Excerpts of spatial question data
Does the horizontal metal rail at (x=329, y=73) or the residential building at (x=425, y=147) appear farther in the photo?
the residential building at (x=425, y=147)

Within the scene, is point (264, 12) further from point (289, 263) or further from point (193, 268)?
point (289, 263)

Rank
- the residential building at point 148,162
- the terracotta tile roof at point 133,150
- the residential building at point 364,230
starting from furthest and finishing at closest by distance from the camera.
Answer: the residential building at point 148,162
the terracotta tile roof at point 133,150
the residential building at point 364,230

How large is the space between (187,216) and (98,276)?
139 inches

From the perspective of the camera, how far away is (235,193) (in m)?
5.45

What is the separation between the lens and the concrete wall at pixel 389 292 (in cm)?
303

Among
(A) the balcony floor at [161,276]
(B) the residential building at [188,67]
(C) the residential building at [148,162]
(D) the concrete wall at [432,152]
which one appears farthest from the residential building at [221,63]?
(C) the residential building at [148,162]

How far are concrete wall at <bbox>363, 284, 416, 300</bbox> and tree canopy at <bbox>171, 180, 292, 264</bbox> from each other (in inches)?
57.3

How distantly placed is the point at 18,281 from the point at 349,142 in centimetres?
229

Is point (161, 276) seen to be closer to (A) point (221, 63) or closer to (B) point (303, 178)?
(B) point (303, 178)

* * *

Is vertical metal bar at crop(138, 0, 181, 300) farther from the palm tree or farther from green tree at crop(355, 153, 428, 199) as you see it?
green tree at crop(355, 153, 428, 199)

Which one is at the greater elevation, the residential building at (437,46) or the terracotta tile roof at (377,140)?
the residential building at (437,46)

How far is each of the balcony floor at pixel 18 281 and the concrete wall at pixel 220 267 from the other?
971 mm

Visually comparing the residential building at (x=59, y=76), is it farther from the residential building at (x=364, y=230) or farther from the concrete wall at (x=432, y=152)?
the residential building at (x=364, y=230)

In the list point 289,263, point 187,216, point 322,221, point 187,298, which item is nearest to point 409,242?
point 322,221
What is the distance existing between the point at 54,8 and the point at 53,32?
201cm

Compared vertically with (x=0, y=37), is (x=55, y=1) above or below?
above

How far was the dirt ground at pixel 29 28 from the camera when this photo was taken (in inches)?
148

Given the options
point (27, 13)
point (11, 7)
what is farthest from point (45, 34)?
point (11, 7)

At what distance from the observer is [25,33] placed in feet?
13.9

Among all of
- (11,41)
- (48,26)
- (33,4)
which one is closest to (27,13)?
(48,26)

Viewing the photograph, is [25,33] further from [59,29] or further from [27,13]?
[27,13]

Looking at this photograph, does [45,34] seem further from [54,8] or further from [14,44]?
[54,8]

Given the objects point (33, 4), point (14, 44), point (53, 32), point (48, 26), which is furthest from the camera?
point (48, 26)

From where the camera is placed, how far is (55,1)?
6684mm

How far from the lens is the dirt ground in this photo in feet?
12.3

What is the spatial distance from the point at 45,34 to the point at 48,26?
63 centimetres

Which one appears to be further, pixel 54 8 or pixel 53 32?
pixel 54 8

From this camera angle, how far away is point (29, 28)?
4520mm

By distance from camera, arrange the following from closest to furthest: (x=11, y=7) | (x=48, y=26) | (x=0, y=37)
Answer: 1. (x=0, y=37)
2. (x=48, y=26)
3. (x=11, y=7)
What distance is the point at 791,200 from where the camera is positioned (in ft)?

--

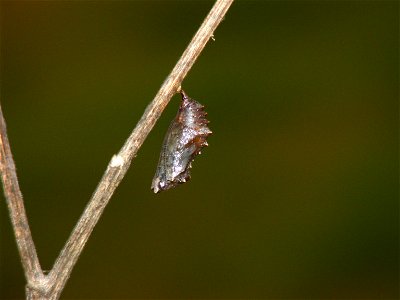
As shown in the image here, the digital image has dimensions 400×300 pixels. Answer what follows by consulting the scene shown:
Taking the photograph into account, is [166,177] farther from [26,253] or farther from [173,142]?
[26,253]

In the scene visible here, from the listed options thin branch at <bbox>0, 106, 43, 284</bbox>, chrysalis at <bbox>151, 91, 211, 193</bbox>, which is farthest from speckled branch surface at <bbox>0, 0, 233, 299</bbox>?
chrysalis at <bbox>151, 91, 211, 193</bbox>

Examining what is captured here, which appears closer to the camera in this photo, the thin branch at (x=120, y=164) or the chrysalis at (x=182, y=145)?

> **YOUR TASK**: Reproduce the items verbatim, starting at the line that contains "Compared vertically with" and stopping after the line that contains "3. (x=11, y=7)".

> **FINAL RESULT**:
Compared vertically with (x=0, y=37), is (x=55, y=1) above or below?
above

How far was the dirt ground at pixel 29 28 from the camera when this photo was taken (in inches)?
148

Given the options
point (27, 13)
point (11, 7)
what is farthest from point (45, 34)?
point (11, 7)

At what distance from the observer is [25,33] placed in feet?
13.9

Among all of
- (11,41)
- (48,26)
- (33,4)
which one is closest to (27,13)?
(48,26)

Viewing the photograph, is [25,33] further from [59,29] or further from [27,13]?
[27,13]

Looking at this photograph, does [45,34] seem further from [54,8] or further from [14,44]?
[54,8]

Given the objects point (33, 4), point (14, 44), point (53, 32), point (48, 26), which is furthest from the camera?
point (48, 26)

From where the camera is placed, how far is (55,1)?
6684mm

How far from the lens is the dirt ground in this photo in feet?
12.3

What is the spatial distance from the point at 45,34 to the point at 48,26?
63 centimetres

Which one appears to be further, pixel 54 8 or pixel 53 32?
pixel 54 8

From this camera angle, how far away is point (29, 28)?
4520mm

By distance from camera, arrange the following from closest to furthest: (x=11, y=7) | (x=48, y=26) | (x=0, y=37)
Answer: 1. (x=0, y=37)
2. (x=48, y=26)
3. (x=11, y=7)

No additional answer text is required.